Anthèmes 2 was mesmerizingly performed by Clio Gould, Sound Intermedia, and the IRCAM team of Carlo Laurenzi and Jérémie Henriot. I was more or less immediately struck by the Messiaenesque cast of some of the harmonies: something I did not recall noticing before. (Perhaps it was partly a matter of Messiaen having featured so strongly in some of the conference papers.) One hears different things at different times, of course, or at least one does in music worthy of repeated hearings. And from the very outset, I could not help but be seduced by Gould’s exquisite tone, arguably more Gallic in sonority than earlier performances I had heard from Michael Barenboim in Berlin and Carolin Widmann in Salzburg. Actually, there was something of the tennis match spectacular to the electronic to-and-froing, for instance in the second, pizzicato section, but only something, and this was certainly never a sonic ‘spectacular’ for its own sake. Electronics did not merely impress, though; they haunted, too, providing an endlessly fascinating envelope and penumbra for the soloist. Gould’s reading was sharply characterised, offering both contrast and unity, within a fine narrative – for this is, amongst many other things, musical drama – framework: it was playful; it was still; it was so much in between, often all at the same time. One sensed composer and musicians reaching for the skies, very much in line with Boulez’s conception of serialism as an endlessly expanding universe. Instrumentally, one could sense the potential for a full-scale concerto (Anthèmes 3, for violin, orchestra, and electronics, is eagerly awaited), yet at other times one heard a solo work, at others a duet, at others still a successor to the Bach sonatas for violin and continuo.
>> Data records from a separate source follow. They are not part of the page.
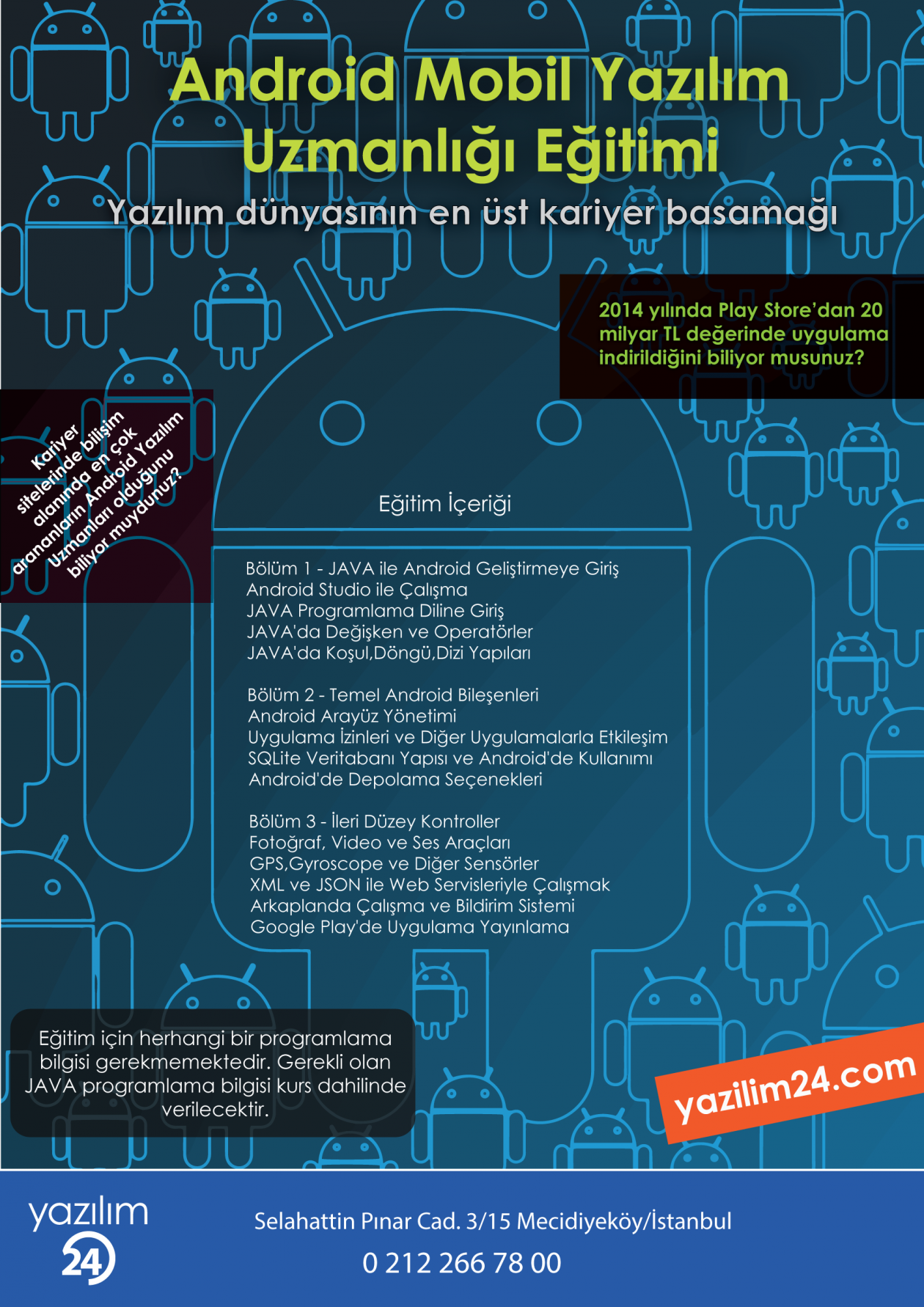 Android Mobil Yazılım Uzmanlığı Eğitimi

Yazılım dünyasının en üst kariyer basamağı

2014 yılında Play Store'dan 20 milyar TL değerinde uygulama indirildiğini biliyor musunuz?

Kariyer sitelerinde bilişim alanında en çok arananların Android Yazılım Uzmanları olduğunu biliyor muydunuz?

Eğitim İçeriği

Bölüm 1 - JAVA ile Android Geliştirmeye Giriş
Android Studio ile Çalışma
JAVA Programlama Diline Giriş
JAVA'da Değişken ve Operatörler
JAVA'da Koşul,Döngü,Dizi Yapıları

Bölüm 2 - Temel Android Bileşenleri
Android Arayüz Yönetimi
Uygulama İzinleri ve Diğer Uygulamalarla Etkileşim
SQLite Veritabanı Yapısı ve Android'de Kullanımı
Android'de Depolama Seçenekleri

Bölüm 3 - İleri Düzey Kontroller
Fotoğraf, Video ve Ses Araçları
GPS,Gyroscope ve Diğer Sensörler
XML ve JSON ile Web Servisleriyle Çalışmak
Arkaplanda Çalışma ve Bildirim Sistemi
Google Play'de Uygulama Yayınlama

Eğitim için herhangi bir programlama bilgisi gerekmemektedir. Gerekli olan JAVA programlama bilgisi kurs dahilinde verilecektir.

yazilim24.com

yazılım 24

Selahattin Pınar Cad. 3/15 Mecidiyeköy/İstanbul
0 212 266 78 00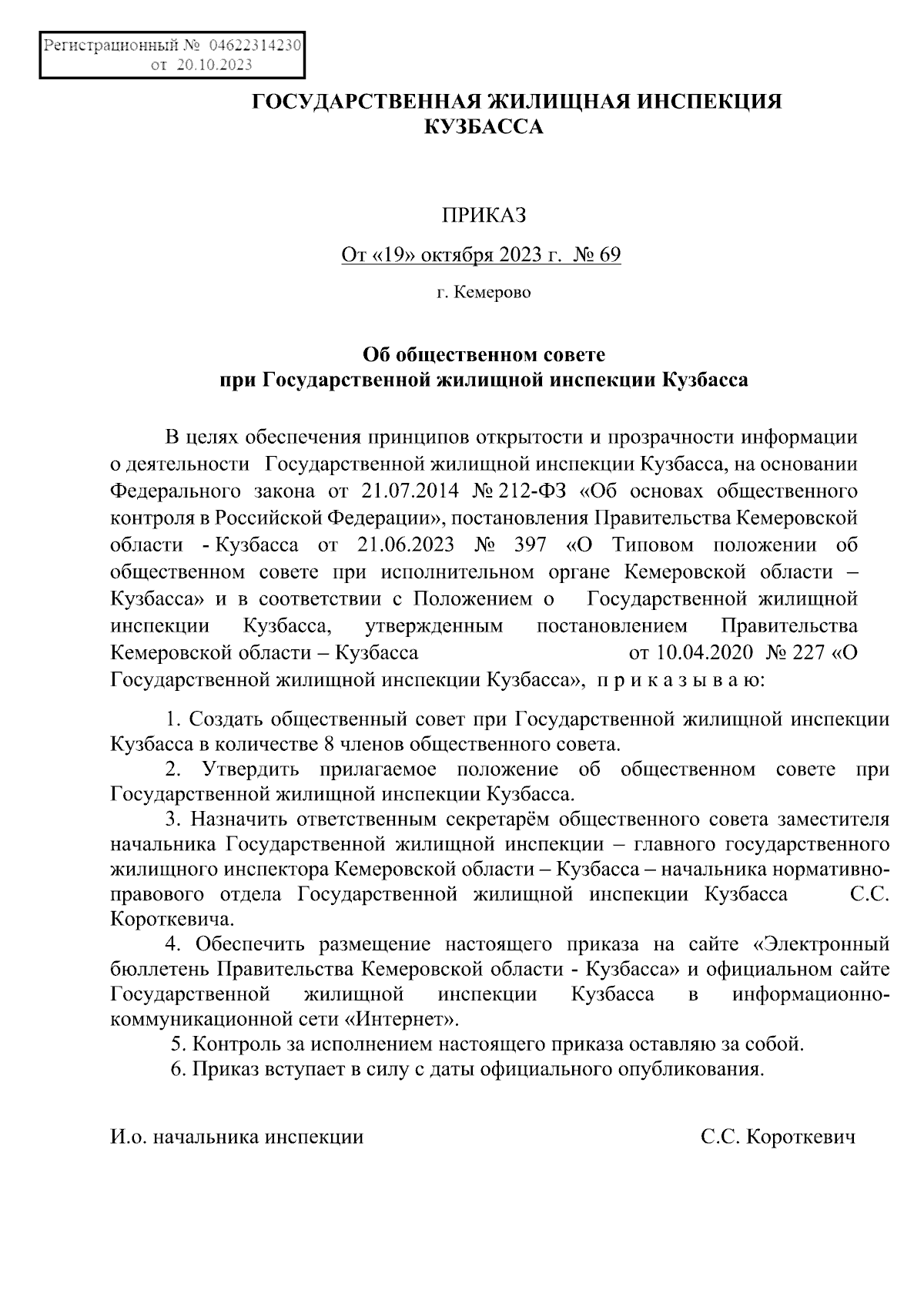 Регистрационный № 04622314230
от 20.10.2023

ГОСУДАРСТВЕННАЯ ЖИЛИЩНАЯ ИНСПЕКЦИЯ КУЗБАССА

ПРИКАЗ

От «19» октября 2023 г. № 69

г. Кемерово

Об общественном совете
при Государственной жилищной инспекции Кузбасса

В целях обеспечения принципов открытости и прозрачности информации о деятельности Государственной жилищной инспекции Кузбасса, на основании Федерального закона от 21.07.2014 № 212-ФЗ «Об основах общественного контроля в Российской Федерации», постановления Правительства Кемеровской области - Кузбасса от 21.06.2023 № 397 «О Типовом положении об общественном совете при исполнительном органе Кемеровской области – Кузбасса» и в соответствии с Положением о Государственной жилищной инспекции Кузбасса, утвержденным постановлением Правительства Кемеровской области – Кузбасса от 10.04.2020 № 227 «О Государственной жилищной инспекции Кузбасса», п р и к а з ы в а ю:

1. Создать общественный совет при Государственной жилищной инспекции Кузбасса в количестве 8 членов общественного совета.
2. Утвердить прилагаемое положение об общественном совете при Государственной жилищной инспекции Кузбасса.
3. Назначить ответственным секретарём общественного совета заместителя начальника Государственной жилищной инспекции – главного государственного жилищного инспектора Кемеровской области – Кузбасса – начальника нормативно-правового отдела Государственной жилищной инспекции Кузбасса С.С. Короткевича.
4. Обеспечить размещение настоящего приказа на сайте «Электронный бюллетень Правительства Кемеровской области - Кузбасса» и официальном сайте Государственной жилищной инспекции Кузбасса в информационно-коммуникационной сети «Интернет».
5. Контроль за исполнением настоящего приказа оставляю за собой.
6. Приказ вступает в силу с даты официального опубликования.

И.о. начальника инспекции С.С. Короткевич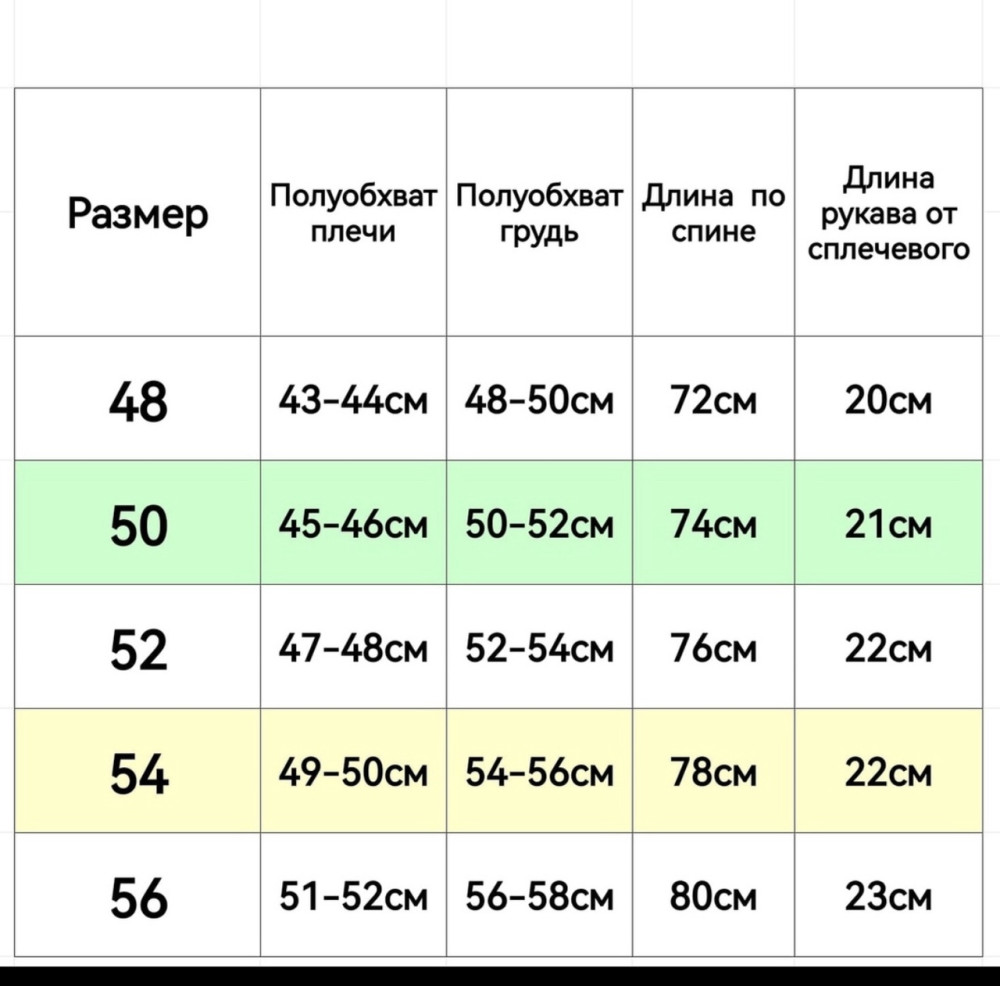 | Размер | Полуобхват плечи | Полуобхват грудь | Длина по спине | Длина рукава от сплечевого |
|---|---|---|---|---|
| 48 | 43-44см | 48-50см | 72см | 20см |
| 50 | 45-46см | 50-52см | 74см | 21см |
| 52 | 47-48см | 52-54см | 76см | 22см |
| 54 | 49-50см | 54-56см | 78см | 22см |
| 56 | 51-52см | 56-58см | 80см | 23см |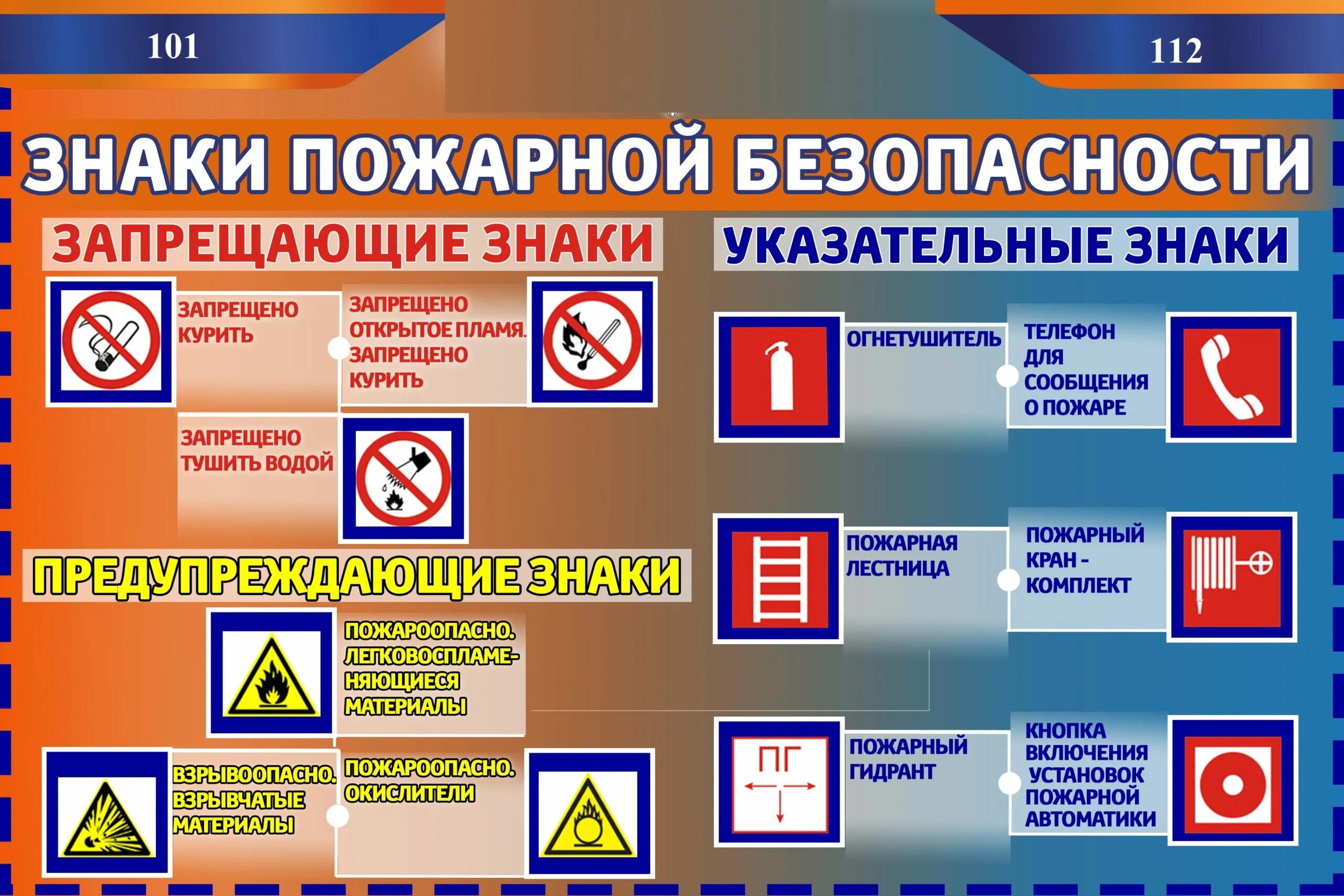 101

112

ЗНАКИ ПОЖАРНОЙ БЕЗОПАСНОСТИ

ЗАПРЕЩАЮЩИЕ ЗНАКИ

ЗАПРЕЩЕНО КУРИТЬ

ЗАПРЕЩЕНО ОТКРЫТОЕ ПЛАМЯ. ЗАПРЕЩЕНО КУРИТЬ

ЗАПРЕЩЕНО ТУШИТЬ ВОДОЙ

ПРЕДУПРЕЖДАЮЩИЕ ЗНАКИ

ПОЖАРООПАСНО. ЛЕГКОВОСПЛАМЕНЯЮЩИЕСЯ МАТЕРИАЛЫ

ВЗРЫВООПАСНО. ВЗРЫВЧАТЫЕ МАТЕРИАЛЫ

ПОЖАРООПАСНО. ОКИСЛИТЕЛИ

УКАЗАТЕЛЬНЫЕ ЗНАКИ

ОГНЕТУШИТЕЛЬ

ТЕЛЕФОН ДЛЯ СООБЩЕНИЯ О ПОЖАРЕ

ПОЖАРНАЯ ЛЕСТНИЦА

ПОЖАРНЫЙ КРАН - КОМПЛЕКТ

ПГ

ПОЖАРНЫЙ ГИДРАНТ

КНОПКА ВКЛЮЧЕНИЯ УСТАНОВОК ПОЖАРНОЙ АВТОМАТИКИ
Horizons are for Boulez always there to be expanded. The Queen Elizabeth Hall proved an excellent space for the work and its projection: superior, at least in that respect, both to the Staatsoper Unter den Linden (hardly surprisingly!) and to the the Salzburg Mozarteum’s Solitär space.

This would also be the evening when, long having been fascinated by …explosante-fixe…, I came truly to fall in love with it: surely at least in part a consequence of an equally mesmerising performance from John Cox, electronics again, the London Sinfonietta (including flautists, Helen Keen and Rebecca Larsen), and Péter Eötvös. It might have been a much smaller ensemble than that Boulez employs for his ongoing Notations, but such were the initial and subsequent exultancy that it did not necessarily sound so. Throughout, this would prove a veritable garden of delights – and of almost Haydn-like invention: so many possibilities, some taken, some doubtless remaining. The flute is an instrument I can soon tire of, but not here, not in the slightest. One of the conference papers had suggested that we might profitably understood much of Boulez’s music as being ‘about’ music, but that was not how it sounded here; if anything, this was closer to the ‘absolute’ music of German Romantic æsthetics: music, pure if far from simple. Arnold Whittall’s description of Boulez’s latter-day ‘modern classicism’ came to mind. If Stockhausen in his electronic music claimed to be writing from, for, or to outer space, Boulez proved more evocative of another world, aspirant, fantastic – and, of course, seductive. By the time we returned, or rather turned, to the final ‘Originel’ – generative, but concluding – we seemed to hark back to the delicacy of earlier tombeaux: Debussy, Ravel, even Rameau. The material was transformed by what it had earlier become. Lighting – or rather dimming – was sensitively employed for the ‘purely’ electronic music: it made a point without becoming the point. This must qualify as one of the most exciting Boulez performances I have heard, showing up the nasty carping, whether in France or elsewhere, Boulez and his music still endure, as the risible product of ignorance and envy.